## The problem:
Pull out every line in the items below that contains the string "instances", and copy each one in full.

>>>>

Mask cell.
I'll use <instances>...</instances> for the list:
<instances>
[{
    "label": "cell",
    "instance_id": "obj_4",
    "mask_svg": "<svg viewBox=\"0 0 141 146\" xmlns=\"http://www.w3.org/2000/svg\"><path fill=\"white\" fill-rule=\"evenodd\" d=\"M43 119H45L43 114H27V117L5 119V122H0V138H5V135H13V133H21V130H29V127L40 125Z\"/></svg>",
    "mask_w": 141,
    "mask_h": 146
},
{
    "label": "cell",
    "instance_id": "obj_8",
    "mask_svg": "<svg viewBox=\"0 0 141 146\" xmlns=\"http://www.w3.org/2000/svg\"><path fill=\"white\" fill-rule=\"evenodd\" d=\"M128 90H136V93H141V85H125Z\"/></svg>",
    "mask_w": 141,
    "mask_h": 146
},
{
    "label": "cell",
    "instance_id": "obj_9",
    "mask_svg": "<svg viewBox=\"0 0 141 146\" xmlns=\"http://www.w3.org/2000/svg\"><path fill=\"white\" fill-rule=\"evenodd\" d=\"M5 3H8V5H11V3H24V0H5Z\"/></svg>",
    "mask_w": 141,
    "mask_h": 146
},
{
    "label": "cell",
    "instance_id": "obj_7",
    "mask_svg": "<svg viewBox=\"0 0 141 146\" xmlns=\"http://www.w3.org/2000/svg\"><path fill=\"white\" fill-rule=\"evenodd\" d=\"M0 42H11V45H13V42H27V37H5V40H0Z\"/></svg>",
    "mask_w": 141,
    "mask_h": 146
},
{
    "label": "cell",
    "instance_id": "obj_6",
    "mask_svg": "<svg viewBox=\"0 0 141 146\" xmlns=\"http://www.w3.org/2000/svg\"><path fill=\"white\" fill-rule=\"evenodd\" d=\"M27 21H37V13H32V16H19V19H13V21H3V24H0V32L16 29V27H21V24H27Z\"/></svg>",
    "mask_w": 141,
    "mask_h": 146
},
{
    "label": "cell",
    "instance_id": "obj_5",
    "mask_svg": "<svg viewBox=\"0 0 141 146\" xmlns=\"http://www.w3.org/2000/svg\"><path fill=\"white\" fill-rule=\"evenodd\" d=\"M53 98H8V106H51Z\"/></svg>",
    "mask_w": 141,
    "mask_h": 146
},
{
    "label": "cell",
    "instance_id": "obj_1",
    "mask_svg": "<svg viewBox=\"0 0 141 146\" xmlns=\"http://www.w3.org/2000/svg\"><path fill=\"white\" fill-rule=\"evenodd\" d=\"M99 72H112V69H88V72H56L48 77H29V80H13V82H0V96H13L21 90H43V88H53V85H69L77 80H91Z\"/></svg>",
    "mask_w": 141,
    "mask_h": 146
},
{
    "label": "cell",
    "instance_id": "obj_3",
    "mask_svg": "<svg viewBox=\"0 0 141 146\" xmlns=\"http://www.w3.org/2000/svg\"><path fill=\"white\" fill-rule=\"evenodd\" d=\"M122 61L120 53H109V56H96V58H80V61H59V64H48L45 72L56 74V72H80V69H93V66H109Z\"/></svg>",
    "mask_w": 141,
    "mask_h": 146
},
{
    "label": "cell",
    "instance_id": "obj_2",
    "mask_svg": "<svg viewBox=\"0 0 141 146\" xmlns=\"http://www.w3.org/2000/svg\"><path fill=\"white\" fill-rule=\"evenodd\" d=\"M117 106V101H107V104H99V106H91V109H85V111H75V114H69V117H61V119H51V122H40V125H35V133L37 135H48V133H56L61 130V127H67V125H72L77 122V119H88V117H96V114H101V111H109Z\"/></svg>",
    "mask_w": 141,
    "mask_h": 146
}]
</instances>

<<<<

## Answer to this problem:
I'll use <instances>...</instances> for the list:
<instances>
</instances>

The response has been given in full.